The Danger of a Single Story

What are some of the things that Chimamanda Adichie says about the concept of 'a single story'?

Last week we defined 'default' as "something that is set up and recommended for you."
Is there any similarity between the idea of a single story, and the idea of a default?

Chimamanda Adichie also talks about 'pity'. She felt pity for the family of the house boy, because of the single story of poverty, or lack. Her roommate felt pity for her, because of the single story of Africa as catastrophe. She says, "Her default position toward me, as an African, was a kind of patronizing, well-meaning pity."

How do you define pity?
Is there a difference between pity, sympathy and compassion?
Does 'pity' have room for dignity on the part of the pitied person?

What is authenticity?
Her professor compared the story she wrote to the single story he knew about Africa, and pronounced her story 'inauthentic'.
A single story is not enough, but even with multiple stories, how does one get to authenticity?
Who gets to define what is authentic? For example, who gets to say what is authentically Taiwanese? Authentically USAian?
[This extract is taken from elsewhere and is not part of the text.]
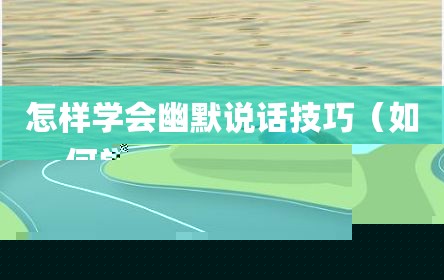 怎样学会幽默说话技巧（如何学会幽默说话技巧）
Talking about the power implicit in stories, Chimamanda Adichie said:
"It is impossible to talk about the single story without talking about power. ... Like our economic and political worlds, stories too are defined by the principle of [power relations]: How they are told, who tells them, when they're told, how many stories are told, are really dependent on power.
Power is the ability not just to tell the story of another person, but to make it the definitive story of that person."

Do you have any experience of a person with power over you (a parent, teacher, boss, government official, immigration or police officer) defining your story for you, or telling you who you are without regard for your own opinion?
How did you feel at the time? How did you feel about it later?
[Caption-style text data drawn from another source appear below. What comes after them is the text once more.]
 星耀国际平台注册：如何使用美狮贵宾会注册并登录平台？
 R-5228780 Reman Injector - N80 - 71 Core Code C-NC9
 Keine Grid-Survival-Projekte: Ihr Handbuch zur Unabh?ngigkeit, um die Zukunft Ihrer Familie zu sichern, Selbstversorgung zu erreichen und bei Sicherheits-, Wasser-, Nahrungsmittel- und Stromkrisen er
"It would never have occurred to me ... that he was somehow representative of all Americans. This is not because I am a better person than that student, but because of America's cultural and economic power, I had many stories of America. ... I did not have a single story of America."

What is your emotional response to this comment?

Do you think that having economic and political power is necessary to get your culture understood? To have people understand you as human beings?

What is a stereotype?
Have you ever experienced being stereotyped by someone?
What was your feeling about it?

Do you agree with what Chimamanda Adichie says?
"All of these stories make me who I am. But to insist on only these negative stories is to flatten my experience and to overlook the many other stories that formed me. The single story creates stereotypes, and the problem with stereotypes is not that they are untrue, but that they are incomplete. They make one story become the only story."

In her talk, Chimamanda Adichie says,
"I've always felt that it is impossible to engage properly with a place or a person without engaging with all of the stories of that place and that person. The consequence of the single story is this: It robs people of dignity. It makes our recognition of our equal humanity difficult. It emphasizes how we are different rather than how we are similar.

So what if before my Mexican trip I had followed the immigration debate from both sides, the U.S. and the Mexican? What if my mother had told us that Fide's family was poor and hardworking? What if we had an African television network that broadcast diverse African stories all over the world? What the Nigerian writer Chinua Achebe calls "a balance of stories."

When do you have enough knowledge to say about something, "Oh, I know what that is!"

What is the difference between 'a working knowledge of' and 'expertise on'?

When is it offensive to say, "Oh, I know what you are!"
Does it take away from someone's dignity to define who they are without their input?